A decade and a half on from the attack on the Twin Towers, and Gavin Hood’s film, Eye in the Sky, explores the seemingly detached nature of Western military strategy which utilises drone technology to take out high profile terrorists, and the multilateral issues this method raises.

Taking place across several continents simultaneously, the plot of Eye in the Sky centres around a British Colonel (Helen Mirren) who is running a military operation in which she hopes to catch two high profile members of a terrorist organisation. Working with teams across the UK, the US and in Kenya itself, Mirren hopes she is reaching the culmination of six years of chasing, however, a drone pilot (Aaron Paul) muddies the waters, when he delays the strike by demanding a recalibration of the possible collateral damage. What ensues is a huge amount of “referring up” in order to get clearance for a strike.


What is sensational about Hood’s film is that it achieves a glorious cinematic experience for viewers without showing them much more than heated discussions. Aside from some CGI drone shots and amazing bug-shaped flying cameras, the scenes take place in offices, cabins or hotel rooms - not exactly James Bond locations! However, the fierce, unrelenting tension which strings these locations together, which all derives from one central decision, makes this film more effective than the flashiest of globetrotting war movies or spy films. This is bolstered by a phenomenal script being delivered by some phenomenal performances. Mirren is a brutal revelation, offering up a portrayal of a character so driven by action and necessity that the political squabbling that comes from such warfare drives her to the point of outrage. She liaises with Lieutenant Benson (Alan Rickman), who are fantastic together in their restrained, yet obvious, dislike for red tape and political maneuvering.

Other standout performances include Barkhad Abdi as an operative on the ground in Kenya who risks his life in almost every scene he is in. During one fantastic sequence he manages to elude a group of armed militants which is genuinely edge-of-your-seat stuff.


Barkhad Abdi Eye in the Sky

In any film which hops between locations, there is always the risk of under-developing certain story threads or characters, and largely Hood bypasses this, keeping everyone in the same loop and managing to tell a cohesive and compelling narrative. The only slight disappointment audiences may have is in Aaron Paul’s pilot, whose rookie status and reluctance to follow orders in the gung-ho manner most of his American compatriots do, never gets fully fleshed out. That being said, Paul delivers a grounded performance which is still great.

Thematically, Eye in the Sky asks more questions than it answers.

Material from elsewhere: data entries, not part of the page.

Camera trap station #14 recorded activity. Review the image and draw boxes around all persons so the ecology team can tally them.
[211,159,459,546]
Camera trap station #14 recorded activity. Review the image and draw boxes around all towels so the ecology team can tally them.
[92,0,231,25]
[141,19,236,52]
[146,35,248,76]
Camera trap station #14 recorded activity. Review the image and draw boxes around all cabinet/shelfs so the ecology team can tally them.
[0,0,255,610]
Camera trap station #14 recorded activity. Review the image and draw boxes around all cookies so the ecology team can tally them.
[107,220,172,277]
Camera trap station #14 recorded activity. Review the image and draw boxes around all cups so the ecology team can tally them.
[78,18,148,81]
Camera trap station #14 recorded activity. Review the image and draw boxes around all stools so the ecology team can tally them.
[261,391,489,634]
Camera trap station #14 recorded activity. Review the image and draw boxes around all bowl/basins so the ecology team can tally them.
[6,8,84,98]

Rather than telling a bread and water heroes and villains story, it offers up a plate of spaghetti mixed with a stew of a thousand ingredients, each one reluctant to be considered the main one, but all of which vital to the film’s success. By engaging in such a detached manner of combat, there is already a degree of relevancy to the movie, whose audience will have experienced watching the 24-hour news coverage of the war over the years. The quagmire of extremism itself has not exactly shrunk during the duration of this global conflict, and Hood’s film begs the question that are drone attacks saving lives and minimising casualties, or actually turning more people against a Western force which invades from the sky?


Alan Rickman Eye in the Sky

Eye in the Sky also points an accusatory finger are commentators who relish the luxury of non-involvement, with Rickman’s beautiful delivery to a magnanimous politician who offhandedly denounces the whole operation as being disgraceful.

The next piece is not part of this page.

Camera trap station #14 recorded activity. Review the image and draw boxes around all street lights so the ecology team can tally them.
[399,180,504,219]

Eye in the Sky stands up there with the best offerings from a genre so entrenched in our popular culture. A stark reminder of the relentless war being waged and the impossible decisions being made by real people. Regardless of your political leanings, it’s a film which deserves our attention for creating a discourse of where we are right now, what we should have learned, and how we can never stop evaluating what we do in the quest for peace.